Other U.S. local governments have been eyeing a strategy known as Payment in Lieu of Taxes (PILOT), in which institutions exempt from property taxes make voluntary contributions to local government coffers. Here’s more on that from the Lincoln Institute of Land Policy, and a blog I wrote on it in 2010 for The Charlotte Observer. Both the Town of Davidson and the city of Durham are listed as having received Payment in Lieu of Taxes.
Unlike cities in some other states, Charlotte council members aren’t empowered to raise sales taxes or create a local income tax, or even create a parking space surcharge. Those moves must come from the N.C. General Assembly. In North Carolina, cities have little independent leeway beyond property taxes and some specific fees (water/sewer services and development-related fees) for raising revenue. (For more about the ways cities around the U.S. lack the ability to chart their own financial destinies, see this AtlanticCities.com piece, “To Fix Municipal Finances, States Need to Back Off.”)
Business license tax eyed
Some City Council members have asked city staff for more information about the possibility of using a Business Privilege License Tax (which N.C. cities can levy under certain conditions) that would apply to parking businesses, on a per-space basis. The city staff said its very rough estimate of what would be needed to raise $5 million a year via the BPL tax on parking spaces would cost roughly $110 per space per year. And it cautioned that the N.C. General Assembly has made noises about doing away with the Business Privilege License tax statewide.

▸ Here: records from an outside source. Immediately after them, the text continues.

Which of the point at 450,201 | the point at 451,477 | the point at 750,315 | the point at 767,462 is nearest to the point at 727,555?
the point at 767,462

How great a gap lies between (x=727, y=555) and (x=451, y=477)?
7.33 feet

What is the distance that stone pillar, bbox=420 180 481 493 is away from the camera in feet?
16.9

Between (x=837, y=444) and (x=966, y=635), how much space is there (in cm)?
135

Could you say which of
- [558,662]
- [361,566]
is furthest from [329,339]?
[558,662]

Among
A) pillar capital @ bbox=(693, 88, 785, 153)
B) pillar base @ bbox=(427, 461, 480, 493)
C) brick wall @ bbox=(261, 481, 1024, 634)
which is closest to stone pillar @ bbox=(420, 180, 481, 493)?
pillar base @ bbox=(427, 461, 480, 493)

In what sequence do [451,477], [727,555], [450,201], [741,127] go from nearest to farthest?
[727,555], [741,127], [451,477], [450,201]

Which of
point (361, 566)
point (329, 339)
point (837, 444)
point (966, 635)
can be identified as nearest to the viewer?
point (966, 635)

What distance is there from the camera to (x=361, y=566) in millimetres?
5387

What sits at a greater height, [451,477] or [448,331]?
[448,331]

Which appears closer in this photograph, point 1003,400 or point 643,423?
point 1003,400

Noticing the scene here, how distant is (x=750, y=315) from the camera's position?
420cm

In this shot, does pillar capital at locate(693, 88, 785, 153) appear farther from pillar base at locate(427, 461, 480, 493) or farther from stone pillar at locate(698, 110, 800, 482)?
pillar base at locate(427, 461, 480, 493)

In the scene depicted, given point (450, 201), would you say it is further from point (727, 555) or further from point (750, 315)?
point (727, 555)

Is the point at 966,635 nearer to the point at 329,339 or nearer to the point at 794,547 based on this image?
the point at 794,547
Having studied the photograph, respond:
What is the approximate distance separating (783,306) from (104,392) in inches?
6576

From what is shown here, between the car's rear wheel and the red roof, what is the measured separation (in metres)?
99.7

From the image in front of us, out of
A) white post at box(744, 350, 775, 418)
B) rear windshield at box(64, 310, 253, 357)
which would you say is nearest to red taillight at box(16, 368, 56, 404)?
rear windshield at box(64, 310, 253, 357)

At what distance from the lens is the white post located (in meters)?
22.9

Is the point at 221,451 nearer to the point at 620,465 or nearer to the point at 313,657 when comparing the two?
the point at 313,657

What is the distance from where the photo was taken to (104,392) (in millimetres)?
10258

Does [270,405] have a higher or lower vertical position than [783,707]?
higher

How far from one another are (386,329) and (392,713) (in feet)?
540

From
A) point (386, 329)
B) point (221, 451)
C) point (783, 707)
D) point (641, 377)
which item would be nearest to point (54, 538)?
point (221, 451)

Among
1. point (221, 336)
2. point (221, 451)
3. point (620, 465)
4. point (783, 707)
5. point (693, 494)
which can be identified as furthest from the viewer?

My prediction: This will not be the last time you hear of all those tools – TIFs, MSDs, STIFs, SADs, BPLs, and so on – discussed as possible ways to pay for transit projects. As Walton warned, cities across America will have to look to urban-region taxpayers to fund their own transit projects. Whether that’s fair or wise national transportation policy is a question for another day. Regardless of the answers, it’s likely to be reality for the coming decades.
(Editor’s note: An earlier version of this article was posted Tuesday at the Naked City Blog, Transit? ‘It’s going to take decades and decades.’ )
The opinions in this article are those of the author and not necessarily those of the UNC Charlotte Urban Institute or the University of North Carolina at Charlotte.